GIVEN PASSAGE -
/---

I normally have to crank it and give it more gas than expected after sitting for a week or so, read same thing on this forum after searching for a solution, but now I've worn down the battery twice trying to start it. 

I charged the battery, added fuel manually, checked the choke operation (mostly closed when cold and held it open) and see smoke rising fro the carb or passenger side breather after a couple minutes or so of cranking (in short bursts). I've held held the pedal to the floor and pumped while cranking with no start. I need to verify I have spark tonight...

Particulars:
1. 99% Stock car (NOT standard points etc was upgraded to electronic bits in distributor)
2. Checked Choke (held open, slightly open when cold)
3. Manually provided fuel
4. Smoke from carb or breather after cranking for a while in short bursts
5. Throttle works as it should
6. All Fuses good
7. Danced in a circle on one foot while wearing a Nighshade Green headdress (beat you to it Anthony) .

As always thanks in advance for any and all help, it's much appreciated!

Dan


----------



## dan woodland (Jul 24, 2013)

PS. Should have mentioned the engine, as far as I know, has never been cracked open and it has only 67K miles on it.


----------



## oldskool (Apr 26, 2015)

"...I need to verify I have spark tonight..."



Yeah, do this.


----------



## wings012345 (Sep 10, 2014)

I have the same issue you describe with my 68. if it sits a few days its tough too start. A shot of starting fluid fires her right up. Once started, she fires up all day. I've replaced the Fuel Pump and Rochester from Summit. My orig carb was shot. IM told the carb is prob leaking fuel from the bowl after a few days. Not sure. I will prob take the carb to a reputable rebuilder.


----------



## dan woodland (Jul 24, 2013)

oldskool said:


> "...I need to verify I have spark tonight..."
> 
> 
> 
> Yeah, do this.


I didn't have a partner to crank while I checked for fire...  which now 
i know I don't have. I can't find a coil so I assume it is on top of the distributor now.



This side says Tach Bat...



Any one have experience with this type of ignition?


----------



## PontiacJim (Dec 29, 2012)

*Dan*: "Should have mentioned the engine, as far as I know, has never been cracked open and it has only 67K miles on it.

*PJim*: At that mileage, you may need a new timing chain and gears. The factory chains stretch and if it had the nylon gears, they are most likely worn. If you try and time the engine using the factory settings, they may be off enough to cause starting problems, so this could be a cause to some of your problems.

However, the "smoke" sounds like gas vapors, which tends to indicate your carb has a leak internally, bad gasket somewhere, needle and seat no closing completely, or your float level set too high or stuck.

*Dan*: "and see smoke rising from the carb or passenger side breather after a couple minutes or so of cranking (in short bursts)." 

*PJim*: I re-read this above. Smoke out the side breather? I don't think you would get enough gas vapor to come out of a side breather, BUT, from what you describe, could this actually be blow-by from the rings which would exit out the breather. So now I am confused a bit from your description. Need more info on "the breather."

\---

LISTING -

/---

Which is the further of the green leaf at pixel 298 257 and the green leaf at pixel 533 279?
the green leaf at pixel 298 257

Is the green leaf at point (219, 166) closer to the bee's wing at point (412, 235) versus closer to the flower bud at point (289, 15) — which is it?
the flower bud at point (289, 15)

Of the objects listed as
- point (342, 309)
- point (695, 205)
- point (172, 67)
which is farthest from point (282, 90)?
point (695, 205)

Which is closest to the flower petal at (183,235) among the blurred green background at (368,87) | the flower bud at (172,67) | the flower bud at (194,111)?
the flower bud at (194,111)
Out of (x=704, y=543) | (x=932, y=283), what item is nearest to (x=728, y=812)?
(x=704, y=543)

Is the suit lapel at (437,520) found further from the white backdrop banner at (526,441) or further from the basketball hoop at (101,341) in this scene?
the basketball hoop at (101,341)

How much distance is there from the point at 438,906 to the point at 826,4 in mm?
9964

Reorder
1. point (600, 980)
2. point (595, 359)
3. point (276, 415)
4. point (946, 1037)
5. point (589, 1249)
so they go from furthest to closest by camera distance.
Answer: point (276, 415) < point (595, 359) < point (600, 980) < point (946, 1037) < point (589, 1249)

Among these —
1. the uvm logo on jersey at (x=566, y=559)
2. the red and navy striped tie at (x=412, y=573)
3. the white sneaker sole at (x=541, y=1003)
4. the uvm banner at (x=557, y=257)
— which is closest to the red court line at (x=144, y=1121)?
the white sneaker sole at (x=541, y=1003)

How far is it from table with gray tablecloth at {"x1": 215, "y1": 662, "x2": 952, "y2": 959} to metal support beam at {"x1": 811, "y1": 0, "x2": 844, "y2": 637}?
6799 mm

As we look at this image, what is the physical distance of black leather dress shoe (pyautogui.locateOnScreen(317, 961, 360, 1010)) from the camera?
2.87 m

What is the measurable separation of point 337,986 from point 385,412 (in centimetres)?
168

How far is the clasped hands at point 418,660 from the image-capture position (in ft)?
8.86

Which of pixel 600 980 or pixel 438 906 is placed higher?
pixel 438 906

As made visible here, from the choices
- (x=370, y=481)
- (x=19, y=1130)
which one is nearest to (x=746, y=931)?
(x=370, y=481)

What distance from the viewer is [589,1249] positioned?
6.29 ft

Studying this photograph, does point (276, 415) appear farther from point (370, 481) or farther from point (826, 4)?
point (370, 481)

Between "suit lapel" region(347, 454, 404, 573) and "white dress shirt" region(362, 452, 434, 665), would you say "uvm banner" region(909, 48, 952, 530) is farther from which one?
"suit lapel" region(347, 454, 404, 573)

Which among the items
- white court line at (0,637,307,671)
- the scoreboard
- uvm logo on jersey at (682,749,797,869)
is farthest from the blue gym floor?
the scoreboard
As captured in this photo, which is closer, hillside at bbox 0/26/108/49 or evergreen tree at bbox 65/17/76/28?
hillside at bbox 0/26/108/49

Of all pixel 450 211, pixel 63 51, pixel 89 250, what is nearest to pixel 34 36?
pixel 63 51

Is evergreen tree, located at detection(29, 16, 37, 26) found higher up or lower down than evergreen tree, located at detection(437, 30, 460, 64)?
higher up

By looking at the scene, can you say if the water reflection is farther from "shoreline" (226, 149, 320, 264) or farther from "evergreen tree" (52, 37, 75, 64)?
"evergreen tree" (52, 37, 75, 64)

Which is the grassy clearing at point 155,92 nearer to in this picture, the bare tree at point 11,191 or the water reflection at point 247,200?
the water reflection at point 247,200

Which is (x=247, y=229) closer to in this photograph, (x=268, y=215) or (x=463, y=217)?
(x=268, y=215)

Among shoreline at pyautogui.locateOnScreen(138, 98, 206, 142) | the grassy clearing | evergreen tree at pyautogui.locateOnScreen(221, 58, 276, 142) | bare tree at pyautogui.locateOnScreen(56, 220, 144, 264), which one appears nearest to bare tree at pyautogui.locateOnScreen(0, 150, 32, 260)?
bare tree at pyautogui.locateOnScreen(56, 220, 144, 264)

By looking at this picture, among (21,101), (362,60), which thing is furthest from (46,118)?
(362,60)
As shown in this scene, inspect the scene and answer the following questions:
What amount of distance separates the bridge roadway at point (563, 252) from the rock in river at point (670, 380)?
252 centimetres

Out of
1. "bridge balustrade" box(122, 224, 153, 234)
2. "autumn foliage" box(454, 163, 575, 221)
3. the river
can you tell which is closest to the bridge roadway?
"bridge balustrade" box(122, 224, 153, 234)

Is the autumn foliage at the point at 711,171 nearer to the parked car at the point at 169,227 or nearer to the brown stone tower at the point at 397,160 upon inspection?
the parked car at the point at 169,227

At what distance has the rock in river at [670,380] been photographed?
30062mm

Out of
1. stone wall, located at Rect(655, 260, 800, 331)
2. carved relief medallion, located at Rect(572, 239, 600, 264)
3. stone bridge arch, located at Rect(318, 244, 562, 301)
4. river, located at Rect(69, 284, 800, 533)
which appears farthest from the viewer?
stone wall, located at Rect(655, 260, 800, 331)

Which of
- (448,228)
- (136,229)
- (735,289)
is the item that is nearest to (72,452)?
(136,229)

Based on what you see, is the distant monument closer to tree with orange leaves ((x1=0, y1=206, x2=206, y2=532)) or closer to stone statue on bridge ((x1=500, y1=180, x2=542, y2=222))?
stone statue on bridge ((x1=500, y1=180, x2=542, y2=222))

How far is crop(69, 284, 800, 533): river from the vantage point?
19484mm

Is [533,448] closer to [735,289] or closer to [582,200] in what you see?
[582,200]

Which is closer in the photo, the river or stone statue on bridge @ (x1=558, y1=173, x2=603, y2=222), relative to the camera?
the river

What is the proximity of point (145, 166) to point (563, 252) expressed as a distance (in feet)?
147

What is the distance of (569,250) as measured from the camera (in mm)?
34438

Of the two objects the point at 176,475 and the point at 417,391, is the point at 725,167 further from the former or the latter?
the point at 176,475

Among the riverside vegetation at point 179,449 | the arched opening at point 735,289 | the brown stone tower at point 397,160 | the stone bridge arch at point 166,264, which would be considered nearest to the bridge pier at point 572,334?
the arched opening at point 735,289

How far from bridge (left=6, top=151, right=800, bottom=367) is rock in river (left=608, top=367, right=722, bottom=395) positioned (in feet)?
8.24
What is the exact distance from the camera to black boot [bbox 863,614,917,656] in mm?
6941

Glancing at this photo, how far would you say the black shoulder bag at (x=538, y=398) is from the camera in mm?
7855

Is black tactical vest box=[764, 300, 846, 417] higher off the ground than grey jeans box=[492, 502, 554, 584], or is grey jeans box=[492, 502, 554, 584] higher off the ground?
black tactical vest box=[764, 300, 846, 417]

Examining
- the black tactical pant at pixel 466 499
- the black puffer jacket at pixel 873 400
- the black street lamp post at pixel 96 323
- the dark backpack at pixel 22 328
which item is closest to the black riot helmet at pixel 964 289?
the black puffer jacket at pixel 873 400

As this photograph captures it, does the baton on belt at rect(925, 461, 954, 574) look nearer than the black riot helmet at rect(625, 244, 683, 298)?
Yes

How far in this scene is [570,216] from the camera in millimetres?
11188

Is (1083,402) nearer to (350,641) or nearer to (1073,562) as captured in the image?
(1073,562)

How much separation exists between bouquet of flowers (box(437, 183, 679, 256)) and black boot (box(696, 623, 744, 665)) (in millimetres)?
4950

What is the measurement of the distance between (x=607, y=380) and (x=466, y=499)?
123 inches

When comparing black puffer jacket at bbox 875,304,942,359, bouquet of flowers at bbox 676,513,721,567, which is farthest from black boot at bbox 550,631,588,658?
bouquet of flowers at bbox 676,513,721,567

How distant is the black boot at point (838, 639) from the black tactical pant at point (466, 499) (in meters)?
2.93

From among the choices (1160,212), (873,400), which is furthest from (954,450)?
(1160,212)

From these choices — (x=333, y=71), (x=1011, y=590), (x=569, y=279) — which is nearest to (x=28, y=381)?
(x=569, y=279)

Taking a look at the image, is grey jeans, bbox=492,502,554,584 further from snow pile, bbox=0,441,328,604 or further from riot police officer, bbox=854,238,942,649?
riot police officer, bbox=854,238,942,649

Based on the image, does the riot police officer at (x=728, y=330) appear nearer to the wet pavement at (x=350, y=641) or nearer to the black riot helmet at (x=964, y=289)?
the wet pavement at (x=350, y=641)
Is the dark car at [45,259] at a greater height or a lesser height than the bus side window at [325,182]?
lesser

\---

EXERCISE INSTRUCTIONS -
A: In the forum thread about the hard-starting car, how many miles does Dan say the engine has?
B: Carry the forum thread about the hard-starting car forward from its last post.

ANSWERS GIVEN -
A: 67K miles.

B:
Don't know what part of the country you live in, but here it is summer and almost 100 degrees. Your choke should be wide open the minute you pump the throttle to the floor once -if not, you may have it out of adjustment. If your car is flooding, it will be hard to start and any choke will make it worse. Have you tried starting it with your foot to the floor - carb wide open whie you crank - to clear the engine of excess gas? Make sure you have a fire extinguisher handy if you have a flooding problem and KEEP the air cleaner on as it can act as a flame retarder. One backfire through a flooded carb and you could lose your car to a fire.

On the distributor..... Did you yourself remove the points and put in the electronic conversion parts? Your distributor looks like an HEI unit which would have already had the electronics in it. The coil is indeed in the top of the cap. Often times the electronic module goes bad (under the cap) in these things and typically just quits on you, but I guess it could pitch a fit if it were letting you know it was about to quit.....the 5 minute warning.

You also have to have 12 volts to an HEI distributor, not the 8 volt resistor wire that would have been factory on a '69 car with points. Was this changed out?

Check this out - HEI Conversion

You may have a combination of problems or just one. You will just have to check step by step. Do you have a shop manual for you car?


----------



## dan woodland (Jul 24, 2013)

PontiacJim said:


> *Dan*: "Should have mentioned the engine, as far as I know, has never been cracked open and it has only 67K miles on it.
> 
> *PJim*: At that mileage, you may need a new timing chain and gears. The factory chains stretch and if it had the nylon gears, they are most likely worn. If you try and time the engine using the factory settings, they may be off enough to cause starting problems, so this could be a cause to some of your problems.
> 
> ...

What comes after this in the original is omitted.